Hydraulic fracturing is a reservoir stimulation method used since the 1940s. This is accomplished by high pressure fluid injection which either creates cracks that propagate through the rock matrix or can reopen natural pre-existing fractures. Commonly, 20 to 40 fracture stages are placed in a horizontal well with four or more fractures pumped per stage simultaneously. The industrial impact of this technology has been massive and is responsible for the advances in the development of tight unconventional petroleum resources such as shale gas and oil (Michael, 2014 and Michael, 2016a).
The hydraulic fracture orientation controls the well productivity from hydrocarbon reservoirs. In this study we investigate critical parameters controlling the orientation of hydraulic fracture initiation in perforated horizontal wellbores. Productivity from low permeability (“tight”) formations is greatly improved having multiple fractures oriented transversely rather than longitudinally relative to a horizontal wellbore. This is useful for completion design engineers; when targeting low permeability formations, horizontal wells should be made to induce multiple transverse fractures, as opposed to longitudinal fractures which are more effective in higher permeability formations.
Interpretation of logs from an exploration pilot well and a lateral drilled from the pilot in the Late Cretaceous Natih formation in the Sultanate of Oman was used for designing a multistage hydraulic fracturing treatment. A high-tier logging suite including borehole image, advanced dipole sonic, geochemical, and triple combo data was acquired in both wellbores. The objective of the pilot hole was to select the best landing point in terms of reservoir quality (RQ) and completion quality (CQ) so that a horizontal well could be drilled and multistage stimulations performed in the organic-rich Natih B source rock.

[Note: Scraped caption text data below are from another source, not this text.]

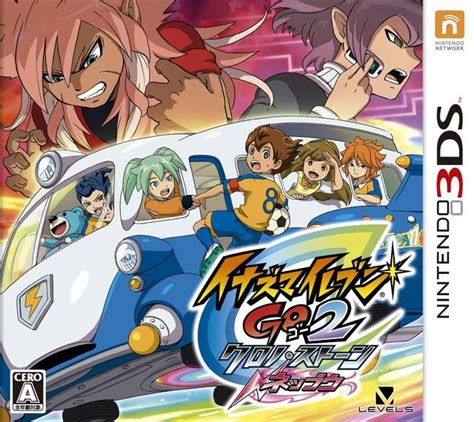 Inazuma Eleven Go Chrono Stones: Wildfire Details - LaunchBox Games Database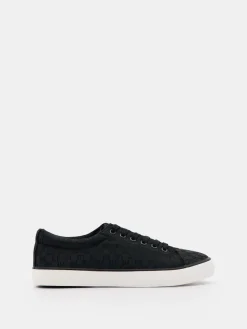 MOHITO Sneakersy czarny Fashion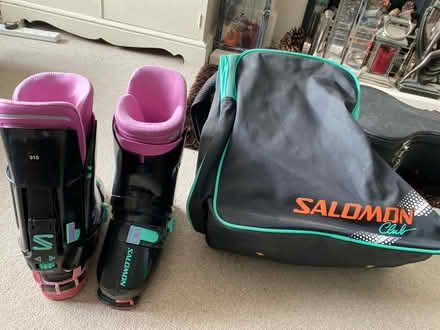 Photo of free ski boots (Frimley Green, Camberley) #1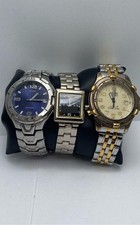 Relógio masculino Guess sortido analógico aço inoxidável pacote com 3 comprar usado  Enviando para Brazil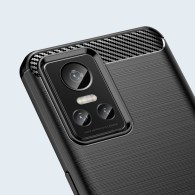 Калъф Tech-Protect TPUcarbon За Realme GT Neo 3, Black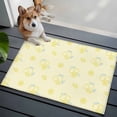 thumbnail image 3 of Yellow Lemon Entryway Rug 2'x3'&nbsp; Non Slip Front Door Mats, Summer Farmhouse Fruits Leaves Lemon Entrance Rugs Indoor Outdoor Carpet, Washable Floor Mats Small Area Rug for Bedroom Kitchen, 3 of 8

In contrast to much of North America, significant tectonic forces are frequently present in this region. The geomechanical setting might thus strongly affect hydraulic fracture initiation, propagation and proppant placement. It therefore plays an important role in lateral landing point selection. Borehole images, integrated with petrophysical and geomechanical log properties, were used to identify the optimum landing zone. Breakouts as well as longitudinal and transverse drilling-induced fractures were identified on the pilot borehole images over the Natih Formation, indicating a large horizontal stress anisotropy and a compressional tectonic setting. An interval from which vertical hydraulic fractures would initiate at low initiation pressure and grow vertically to contact intervals with good RQ was selected as the target lateral landing point. Image and dipole sonic data were acquired in the horizontal well, and both longitudinal and transverse induced fractures were identified. Those data were used to selectively place hydraulic fracturing stages. Diagnostic injection tests on each stimulation treatment confirmed low fracture initiation pressures and the creation of vertical hydraulic fractures, thus validating the selection of both the landing point and the location of the hydraulic fracture initiation points. All treatments were successfully placed to completion.
This paper demonstrates that a workflow based on the combination of image and dipole sonic logs in both a pilot well and a lateral drilled from the pilot enables the creation of vertical hydraulic fractures at moderately low initiation pressures and successful placement of stimulation treatments in the lateral. This technique shows promise for effective hydraulic fracturing in regions where significant tectonic forces are present.